内側に施された『STERLING』の刻印については、銀含有率92.5%の地金であることを示す表記であり、1930年代初頭頃には登場していました。
ただし、ショップやトレーディングポストにおいて多用されるようになったのは戦後である1940年代後半以降のようです。
本作の様に1940年代以前に作られたジュエリーでも散見されますが、第二次世界大戦中の金属需要が影響したと推測され、1940年代末以降の作品で非常に多くみられるようになりました。
『925』の表記も同じ意味を持っていますが、925の刻印はインディアンジュエリーにおいては非常に新しく採用された刻印であり、そのほとんどが1990年代以降の作品に刻印されています。
主にイギリスの影響を受けた国において『STERLING』、それ以外の国において『925』の表記・刻印が多く使用されています。
Sterling Silver/スターリングシルバー=925シルバーは、熱処理によって時効硬化性をもち、細かな細工や加工に向いている為、現在においても食器や宝飾品等様々な物に利用されています。
本作は前述の様なナンバーエイトターコイズの持つ魅力を最大限に引き出した作品です。
さらに、ハンドメイド独特な味わいやディテールを持つシルバーワークによって、インディアンジュエリーらしい素朴でエスニシティな雰囲気を宿し、上質なターコイズのアーティーでナチュラルな魅力と、シンプルなデザインによるクリーンでクラシックな印象を兼ね備えたリングとなっています。
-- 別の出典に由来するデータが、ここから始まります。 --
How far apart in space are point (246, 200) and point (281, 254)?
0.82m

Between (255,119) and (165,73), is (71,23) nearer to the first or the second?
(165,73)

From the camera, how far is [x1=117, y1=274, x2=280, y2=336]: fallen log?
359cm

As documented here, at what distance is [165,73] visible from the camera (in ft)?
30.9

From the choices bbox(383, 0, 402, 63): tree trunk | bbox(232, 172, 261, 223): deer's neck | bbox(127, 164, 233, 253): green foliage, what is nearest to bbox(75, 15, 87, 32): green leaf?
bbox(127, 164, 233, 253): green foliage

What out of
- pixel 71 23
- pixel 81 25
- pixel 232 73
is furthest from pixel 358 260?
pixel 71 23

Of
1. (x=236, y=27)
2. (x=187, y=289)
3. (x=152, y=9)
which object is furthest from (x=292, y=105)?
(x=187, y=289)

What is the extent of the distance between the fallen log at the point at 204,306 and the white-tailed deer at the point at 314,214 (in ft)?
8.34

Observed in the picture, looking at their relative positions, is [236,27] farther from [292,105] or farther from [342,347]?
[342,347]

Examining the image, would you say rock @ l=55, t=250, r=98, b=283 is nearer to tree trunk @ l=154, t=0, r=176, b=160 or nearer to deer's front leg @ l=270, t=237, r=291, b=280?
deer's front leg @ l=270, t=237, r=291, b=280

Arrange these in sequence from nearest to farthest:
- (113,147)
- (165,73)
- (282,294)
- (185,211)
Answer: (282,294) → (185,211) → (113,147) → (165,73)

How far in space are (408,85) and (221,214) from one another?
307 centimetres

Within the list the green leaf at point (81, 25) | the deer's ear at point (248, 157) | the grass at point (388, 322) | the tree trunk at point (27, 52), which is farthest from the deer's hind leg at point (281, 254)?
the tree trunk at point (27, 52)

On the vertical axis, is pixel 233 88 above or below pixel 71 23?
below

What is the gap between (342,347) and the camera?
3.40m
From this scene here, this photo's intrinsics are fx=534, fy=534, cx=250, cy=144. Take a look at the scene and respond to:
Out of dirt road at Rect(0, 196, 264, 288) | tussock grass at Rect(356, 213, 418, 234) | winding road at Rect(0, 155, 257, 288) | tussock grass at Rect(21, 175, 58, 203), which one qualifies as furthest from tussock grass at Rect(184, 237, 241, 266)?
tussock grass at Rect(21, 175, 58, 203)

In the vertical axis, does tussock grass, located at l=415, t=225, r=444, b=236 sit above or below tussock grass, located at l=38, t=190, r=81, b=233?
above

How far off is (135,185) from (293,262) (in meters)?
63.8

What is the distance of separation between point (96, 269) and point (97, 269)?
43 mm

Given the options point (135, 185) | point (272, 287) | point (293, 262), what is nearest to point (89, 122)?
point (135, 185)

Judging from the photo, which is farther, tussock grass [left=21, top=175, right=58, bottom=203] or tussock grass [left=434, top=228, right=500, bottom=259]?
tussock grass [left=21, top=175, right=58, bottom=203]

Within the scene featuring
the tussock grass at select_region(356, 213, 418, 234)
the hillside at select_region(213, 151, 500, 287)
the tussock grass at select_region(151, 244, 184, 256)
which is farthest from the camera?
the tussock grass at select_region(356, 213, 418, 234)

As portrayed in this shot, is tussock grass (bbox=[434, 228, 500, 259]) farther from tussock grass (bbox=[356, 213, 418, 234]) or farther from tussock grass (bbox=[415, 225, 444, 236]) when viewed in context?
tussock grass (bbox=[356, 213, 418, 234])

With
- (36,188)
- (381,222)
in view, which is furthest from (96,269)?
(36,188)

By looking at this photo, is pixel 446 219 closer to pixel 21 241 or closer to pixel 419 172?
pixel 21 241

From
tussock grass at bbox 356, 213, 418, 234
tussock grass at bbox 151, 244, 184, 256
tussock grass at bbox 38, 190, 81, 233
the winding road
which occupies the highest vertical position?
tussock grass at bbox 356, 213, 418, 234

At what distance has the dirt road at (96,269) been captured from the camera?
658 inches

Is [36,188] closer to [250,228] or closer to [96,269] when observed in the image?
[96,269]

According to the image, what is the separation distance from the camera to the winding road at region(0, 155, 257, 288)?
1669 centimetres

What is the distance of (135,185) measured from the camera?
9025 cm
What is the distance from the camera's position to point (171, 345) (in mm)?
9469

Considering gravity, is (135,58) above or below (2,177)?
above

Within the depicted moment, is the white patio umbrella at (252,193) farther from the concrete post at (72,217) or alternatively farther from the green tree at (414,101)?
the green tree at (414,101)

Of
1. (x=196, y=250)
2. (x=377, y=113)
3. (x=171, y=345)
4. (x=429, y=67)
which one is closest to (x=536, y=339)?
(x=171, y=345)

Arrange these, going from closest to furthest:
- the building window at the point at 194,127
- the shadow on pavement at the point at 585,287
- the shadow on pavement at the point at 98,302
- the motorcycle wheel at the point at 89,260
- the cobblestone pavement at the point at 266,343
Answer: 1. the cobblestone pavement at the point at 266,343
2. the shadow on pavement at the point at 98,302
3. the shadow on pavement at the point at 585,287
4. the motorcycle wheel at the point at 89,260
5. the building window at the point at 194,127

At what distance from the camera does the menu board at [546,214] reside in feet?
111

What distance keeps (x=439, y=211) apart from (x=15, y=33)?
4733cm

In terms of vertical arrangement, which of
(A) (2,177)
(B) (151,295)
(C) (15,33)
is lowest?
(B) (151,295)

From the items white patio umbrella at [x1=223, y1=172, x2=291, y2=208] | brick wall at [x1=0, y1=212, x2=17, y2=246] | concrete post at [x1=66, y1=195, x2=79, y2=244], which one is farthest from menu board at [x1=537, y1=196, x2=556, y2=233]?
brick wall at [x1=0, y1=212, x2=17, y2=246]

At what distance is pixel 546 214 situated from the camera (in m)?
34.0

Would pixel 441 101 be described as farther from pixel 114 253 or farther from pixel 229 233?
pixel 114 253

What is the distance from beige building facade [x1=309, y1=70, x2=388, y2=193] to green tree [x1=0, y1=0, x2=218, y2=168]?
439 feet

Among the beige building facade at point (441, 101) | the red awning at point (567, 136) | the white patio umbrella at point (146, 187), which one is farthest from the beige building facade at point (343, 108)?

また、比較的大きいフェイスにより強い存在感を示しますが、ハイグレードナンバーエイトターコイズの上品な煌めきにより過度な派手さを持たず、日常的なコーディネートにおいてさり気なくも特別なスパイスになってくれるリングです。
とてもオーセンティックな造形スタイルの作品ですが、細部には個性を隠し、繊細でありながら力強い質感と味わい深く上質なターコイズは、長い年月を経ていまだそのその存在感と威厳を失っておらず、大変コレクタブルなビンテージジュエリーの一つとなっています。
◆着用サンプル画像はこちら◆
コンディションも大変良好です。
シルバーのクスミやハンドメイド特有の制作上のムラは見られますが、ダメージの無いとても良い状態を保っています。
ターコイズには画像のようにエッジに近い部分に僅かなクラックが確認できますが、肉眼での確認が困難な程度となっており、このままでの着用に問題の無い状態。現在も艶と素晴らしい透明感を保っています。